### 要件
「Within the depicted」を含む行から資料の末尾まで(両端を含む)の資料を、「文面」と「解答」の2列からなるCSVに変換すること。1件につき1行とし、各フィールドは引用符で囲み、改行は空白に置き換える。

空間認識の設問集から抜粋した資料:
---+---

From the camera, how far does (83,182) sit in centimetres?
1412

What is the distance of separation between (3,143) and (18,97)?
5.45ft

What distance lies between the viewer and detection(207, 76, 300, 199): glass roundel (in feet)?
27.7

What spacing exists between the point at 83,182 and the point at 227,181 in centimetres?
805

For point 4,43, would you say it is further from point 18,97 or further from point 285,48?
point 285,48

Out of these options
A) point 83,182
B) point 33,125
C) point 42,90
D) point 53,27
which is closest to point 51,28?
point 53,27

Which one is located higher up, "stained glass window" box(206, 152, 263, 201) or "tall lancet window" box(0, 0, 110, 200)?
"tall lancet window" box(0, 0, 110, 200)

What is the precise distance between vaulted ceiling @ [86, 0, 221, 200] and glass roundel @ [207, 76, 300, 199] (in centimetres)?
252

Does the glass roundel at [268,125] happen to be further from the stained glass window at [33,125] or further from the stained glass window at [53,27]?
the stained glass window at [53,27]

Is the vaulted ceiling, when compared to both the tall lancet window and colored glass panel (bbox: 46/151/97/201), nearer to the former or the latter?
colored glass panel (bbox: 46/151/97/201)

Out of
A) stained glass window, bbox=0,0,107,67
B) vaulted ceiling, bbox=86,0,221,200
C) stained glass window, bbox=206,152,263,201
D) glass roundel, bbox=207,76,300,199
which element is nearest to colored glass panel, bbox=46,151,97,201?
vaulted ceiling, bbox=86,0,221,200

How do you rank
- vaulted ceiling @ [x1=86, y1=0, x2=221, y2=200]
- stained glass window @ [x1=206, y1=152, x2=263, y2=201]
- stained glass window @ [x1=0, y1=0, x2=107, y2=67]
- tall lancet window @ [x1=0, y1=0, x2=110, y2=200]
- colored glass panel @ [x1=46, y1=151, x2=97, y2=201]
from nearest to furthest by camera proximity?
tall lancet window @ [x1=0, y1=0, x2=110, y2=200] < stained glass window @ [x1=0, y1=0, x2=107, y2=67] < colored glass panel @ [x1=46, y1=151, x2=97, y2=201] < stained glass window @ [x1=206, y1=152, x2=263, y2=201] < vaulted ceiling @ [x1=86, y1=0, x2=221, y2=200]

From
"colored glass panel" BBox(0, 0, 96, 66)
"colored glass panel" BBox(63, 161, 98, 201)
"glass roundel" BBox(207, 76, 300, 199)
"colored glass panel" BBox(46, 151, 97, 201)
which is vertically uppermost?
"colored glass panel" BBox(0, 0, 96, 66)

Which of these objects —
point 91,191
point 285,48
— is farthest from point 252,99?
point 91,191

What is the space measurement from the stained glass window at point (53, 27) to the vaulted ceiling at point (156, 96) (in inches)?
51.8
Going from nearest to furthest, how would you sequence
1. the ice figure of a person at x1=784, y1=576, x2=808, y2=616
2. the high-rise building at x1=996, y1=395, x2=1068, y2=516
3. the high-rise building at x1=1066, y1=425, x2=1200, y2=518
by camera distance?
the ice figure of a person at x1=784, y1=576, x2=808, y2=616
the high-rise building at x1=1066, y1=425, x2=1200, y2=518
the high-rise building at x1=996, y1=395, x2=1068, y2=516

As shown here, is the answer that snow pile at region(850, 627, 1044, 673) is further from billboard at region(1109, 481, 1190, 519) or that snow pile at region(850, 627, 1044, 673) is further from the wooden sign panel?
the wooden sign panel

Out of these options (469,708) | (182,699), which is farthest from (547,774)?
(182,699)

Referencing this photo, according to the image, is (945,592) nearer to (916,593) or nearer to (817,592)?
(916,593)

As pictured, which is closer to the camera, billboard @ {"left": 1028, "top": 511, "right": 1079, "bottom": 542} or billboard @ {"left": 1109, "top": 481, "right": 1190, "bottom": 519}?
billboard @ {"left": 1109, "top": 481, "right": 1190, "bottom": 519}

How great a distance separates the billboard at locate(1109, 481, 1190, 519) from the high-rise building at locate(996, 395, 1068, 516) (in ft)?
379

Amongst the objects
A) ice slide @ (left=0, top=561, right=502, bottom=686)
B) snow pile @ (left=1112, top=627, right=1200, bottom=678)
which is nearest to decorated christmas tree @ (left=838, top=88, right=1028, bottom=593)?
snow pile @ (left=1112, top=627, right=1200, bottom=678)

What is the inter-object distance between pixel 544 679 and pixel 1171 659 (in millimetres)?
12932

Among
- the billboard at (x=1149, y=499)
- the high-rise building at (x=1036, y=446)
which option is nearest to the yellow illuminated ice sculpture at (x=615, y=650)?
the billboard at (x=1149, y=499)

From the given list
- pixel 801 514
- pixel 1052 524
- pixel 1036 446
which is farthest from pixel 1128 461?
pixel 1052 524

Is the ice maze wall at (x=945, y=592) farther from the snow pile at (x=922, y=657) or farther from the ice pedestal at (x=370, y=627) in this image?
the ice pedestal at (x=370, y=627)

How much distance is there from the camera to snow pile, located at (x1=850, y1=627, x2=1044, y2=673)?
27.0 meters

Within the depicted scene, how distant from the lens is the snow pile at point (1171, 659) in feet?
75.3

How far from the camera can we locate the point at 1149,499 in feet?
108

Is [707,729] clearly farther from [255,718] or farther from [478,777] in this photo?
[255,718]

---+---

### 記述回答
文面,解答
"Within the depicted scene, how distant from the lens is the snow pile at point (1171, 659) in feet?","75.3"
"How far from the camera can we locate the point at 1149,499 in feet?","108"
"Is [707,729] clearly farther from [255,718] or farther from [478,777] in this photo?","[255,718]"